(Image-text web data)
┄┄┄┄┄┄┄┄┄┄┄┄┄┄┄┄┄┄┄┄

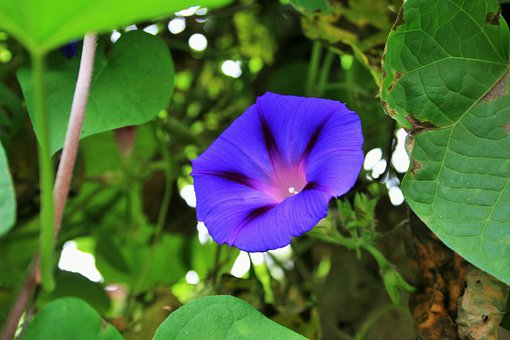 Morning Glory, Flower, Purple, Trumpet, Bright, Creeper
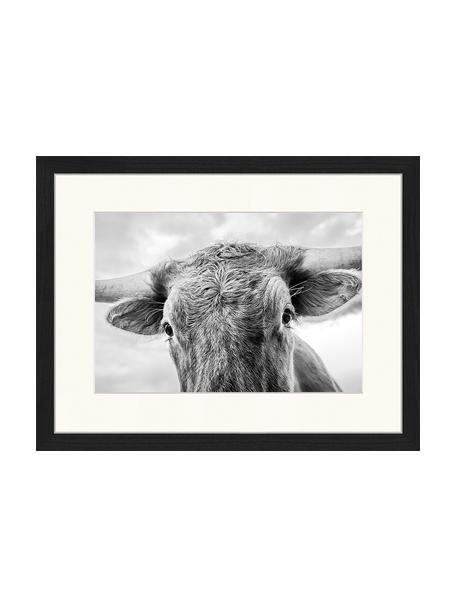 Impresión digital enmarcada Texas Longhorn Steer In Rural Utah, Negro, blanco, An 43 x Al 33 cm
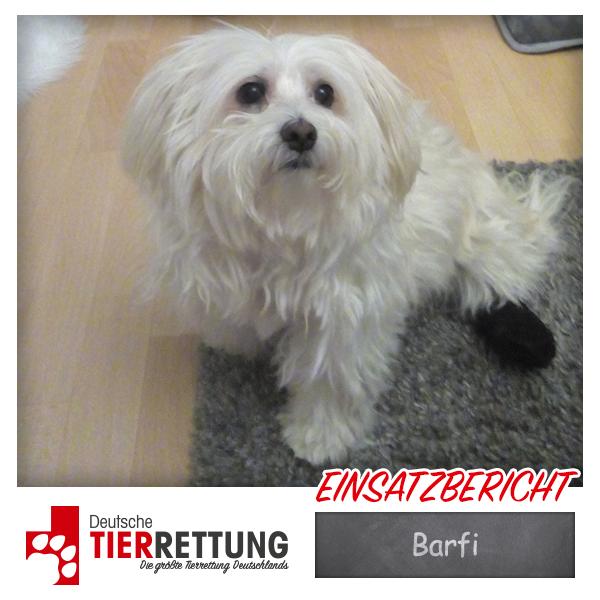 Tierrettung Einsatz: Barfi in Dortmund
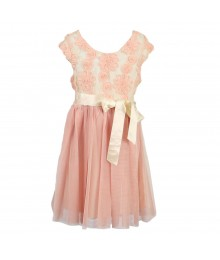 Pink And Violet Lace Soutache Dress Wt Net Skirt Dress Little Girl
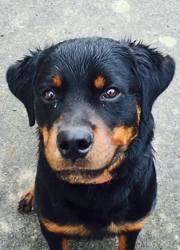 Loukai, chien Rottweiler
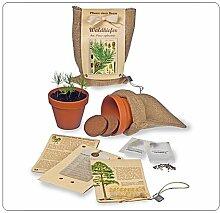 Waldkiefer  -  Pflanze einen Baum!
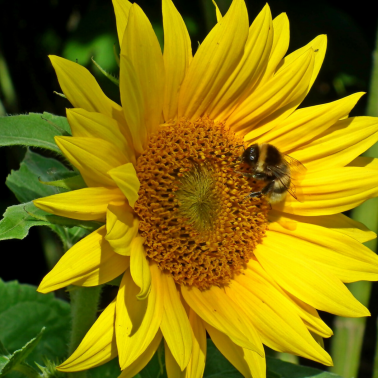 The buzz about bee-friendly flowers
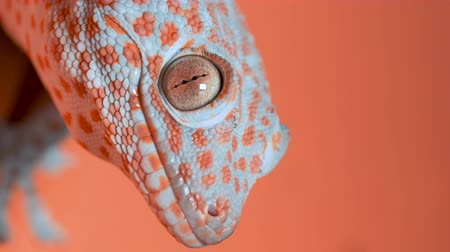 клейкий : Gecko on the orange wall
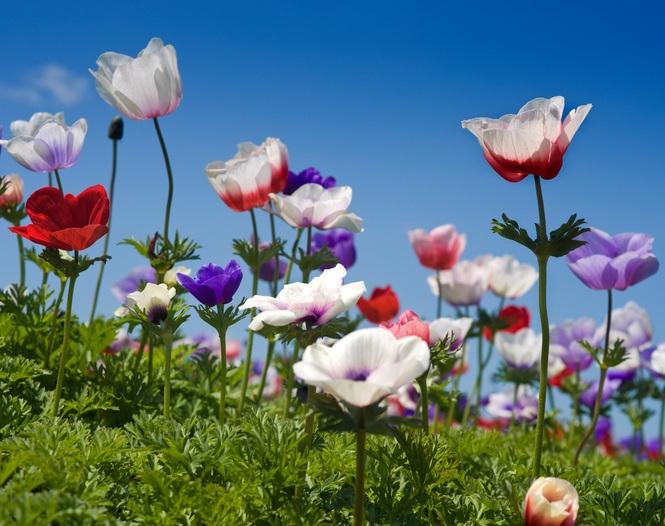 春のうららかな日差しとお庭に咲くアネモネ。春風に揺れるアネモネはお庭に是非欲しいですね。  おだやかな風に起されるように開花し、種は風によって運ばれるアネモネはイギリスで「ウインドフラワー(風の花)」とも呼ばれているようです。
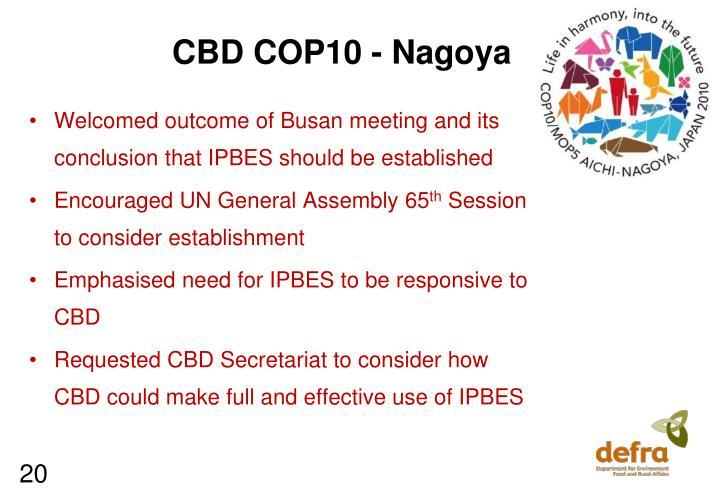 CBD COP10 - Nagoya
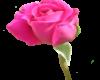 Hot Pink Rosebud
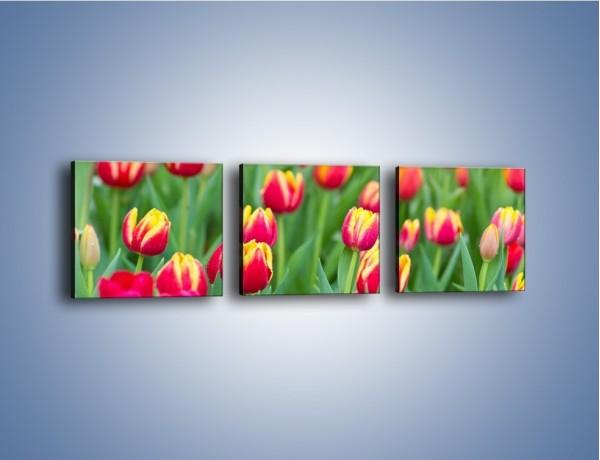 Obraz na płótnie – Spacer wśród czerwonych tulipanów – trzyczęściowy K231W1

┄┄┄┄┄┄┄┄┄┄┄┄┄┄┄┄┄┄┄┄

[TASK ITEM]
Omitting all pictures, copy the preceding entries without any alteration.

[SOLUTION]
 Morning Glory, Flower, Purple, Trumpet, Bright, Creeper
 Impresión digital enmarcada Texas Longhorn Steer In Rural Utah, Negro, blanco, An 43 x Al 33 cm
 Tierrettung Einsatz: Barfi in Dortmund
 Pink And Violet Lace Soutache Dress Wt Net Skirt Dress Little Girl
 Loukai, chien Rottweiler
 Waldkiefer  -  Pflanze einen Baum!
 The buzz about bee-friendly flowers
 клейкий : Gecko on the orange wall
 春のうららかな日差しとお庭に咲くアネモネ。春風に揺れるアネモネはお庭に是非欲しいですね。  おだやかな風に起されるように開花し、種は風によって運ばれるアネモネはイギリスで「ウインドフラワー(風の花)」とも呼ばれているようです。
 CBD COP10 - Nagoya
 Hot Pink Rosebud
 Obraz na płótnie – Spacer wśród czerwonych tulipanów – trzyczęściowy K231W1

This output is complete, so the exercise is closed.